JAKARTA, KOMPAS.com - Kemajuan teknologi dan ilmu kehutanan semakin memudahkan investor menganalisis perkembangan stok karbon di konsesi mereka. Kombinasi satelit dan radar membuat pemantauan tutupan hutan dapat meningkatkan akurasi penilaian stok karbon.
Hal ini mengemuka dalam diskusi panel bertajuk Laporan Terbaru dari Lapangan: Mekanisme Pengawasan, Pelaporan, dan Verifikasi Hutan Gambut di Jakarta, Selasa (26/7/2011). Diskusi dibuka Sekretaris Jenderal Kementerian Kehutanan, Hadi Daryanto.
Citra satelit berkait pengawasan, pelaporan, dan verifikasi (monitoring, reporting, and verification/MRV) belum efektif karena kerap terganggu awan.

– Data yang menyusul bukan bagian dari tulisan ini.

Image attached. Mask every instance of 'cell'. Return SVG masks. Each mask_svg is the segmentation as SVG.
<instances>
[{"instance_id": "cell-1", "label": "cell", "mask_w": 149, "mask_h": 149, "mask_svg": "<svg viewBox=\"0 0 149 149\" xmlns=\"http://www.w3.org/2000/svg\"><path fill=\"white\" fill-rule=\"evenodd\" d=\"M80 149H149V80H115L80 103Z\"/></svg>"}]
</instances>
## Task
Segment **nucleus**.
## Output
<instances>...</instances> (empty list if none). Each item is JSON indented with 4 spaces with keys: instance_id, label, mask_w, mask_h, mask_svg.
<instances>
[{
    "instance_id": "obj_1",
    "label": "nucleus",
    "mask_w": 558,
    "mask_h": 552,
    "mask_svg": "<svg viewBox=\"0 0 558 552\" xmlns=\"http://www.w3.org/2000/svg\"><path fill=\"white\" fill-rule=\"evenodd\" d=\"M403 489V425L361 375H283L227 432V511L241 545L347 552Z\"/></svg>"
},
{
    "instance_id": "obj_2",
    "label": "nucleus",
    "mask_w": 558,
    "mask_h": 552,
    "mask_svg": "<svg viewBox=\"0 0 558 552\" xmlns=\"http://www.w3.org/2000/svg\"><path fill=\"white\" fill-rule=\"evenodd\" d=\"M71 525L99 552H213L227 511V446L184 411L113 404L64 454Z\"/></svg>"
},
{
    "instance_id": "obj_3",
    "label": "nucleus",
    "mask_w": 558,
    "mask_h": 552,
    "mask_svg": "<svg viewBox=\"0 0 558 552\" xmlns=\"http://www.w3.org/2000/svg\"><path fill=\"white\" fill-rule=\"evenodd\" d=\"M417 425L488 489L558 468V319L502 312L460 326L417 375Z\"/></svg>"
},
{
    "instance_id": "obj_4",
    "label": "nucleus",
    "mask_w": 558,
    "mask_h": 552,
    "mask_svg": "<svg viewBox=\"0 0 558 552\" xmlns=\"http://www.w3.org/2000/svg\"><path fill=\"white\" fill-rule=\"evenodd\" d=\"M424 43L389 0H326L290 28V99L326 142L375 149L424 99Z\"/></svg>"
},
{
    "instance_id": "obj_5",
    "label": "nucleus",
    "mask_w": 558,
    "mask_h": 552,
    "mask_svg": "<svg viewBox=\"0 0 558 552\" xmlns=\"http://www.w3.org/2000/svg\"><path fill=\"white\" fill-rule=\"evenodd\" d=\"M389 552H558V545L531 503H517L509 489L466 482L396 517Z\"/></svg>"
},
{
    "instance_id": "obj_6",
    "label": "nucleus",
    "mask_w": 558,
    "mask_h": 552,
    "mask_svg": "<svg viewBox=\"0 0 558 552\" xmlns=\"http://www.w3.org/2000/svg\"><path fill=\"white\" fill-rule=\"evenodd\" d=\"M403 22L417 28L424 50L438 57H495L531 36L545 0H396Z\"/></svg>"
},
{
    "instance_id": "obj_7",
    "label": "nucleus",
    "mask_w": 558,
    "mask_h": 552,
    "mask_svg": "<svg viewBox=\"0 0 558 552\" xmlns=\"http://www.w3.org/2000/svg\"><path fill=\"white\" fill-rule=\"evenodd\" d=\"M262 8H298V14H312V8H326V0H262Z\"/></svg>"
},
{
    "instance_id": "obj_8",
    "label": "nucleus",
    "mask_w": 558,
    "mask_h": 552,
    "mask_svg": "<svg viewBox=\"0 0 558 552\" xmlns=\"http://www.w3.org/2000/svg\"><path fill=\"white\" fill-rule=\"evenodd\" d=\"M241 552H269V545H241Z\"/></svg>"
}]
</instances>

Oleh karena itu, data radar yang dipasang di bawah badan dan sayap pesawat atau pesawat ringan terbang di atas kawasan pemantauan, bisa disinkronkan dengan citra satelit yang belum komplit.
Teknologi radar membuat investor bisa menilai antara lain peningkatan stok karbon dari pertumbuhan tanaman. Kombinasi ini memudahkan pelaksanaan MRV sebagai mekanisme penting, untuk menilai pengurangan degradasi lahan dan penggundulan hutan dalam menekan emisi karbon.
"Kita memerlukan MRV dengan teknologi baru. Teknologi citra satelit dari Amerika Serikat dan radar dari Jepang adalah kerja sama yang baik, sehingga kita bisa mengetahui seberapa besar emisi karbon ada di lahan gambut," ujar Hadi.
Indonesia kerap menjadi sorotan dunia internasional, dengan tuduhan penghasil emisi karbon terbesar akibat kebakaran lahan dan penggundulan hutan. Presiden Susilo Bambang Yudhoyono menargetkan, Indonesia harus menurunkan emisi karbon tahun 2020 sebanyak 26 persen secara mandiri dan 41 persen dengan bantuan internasional.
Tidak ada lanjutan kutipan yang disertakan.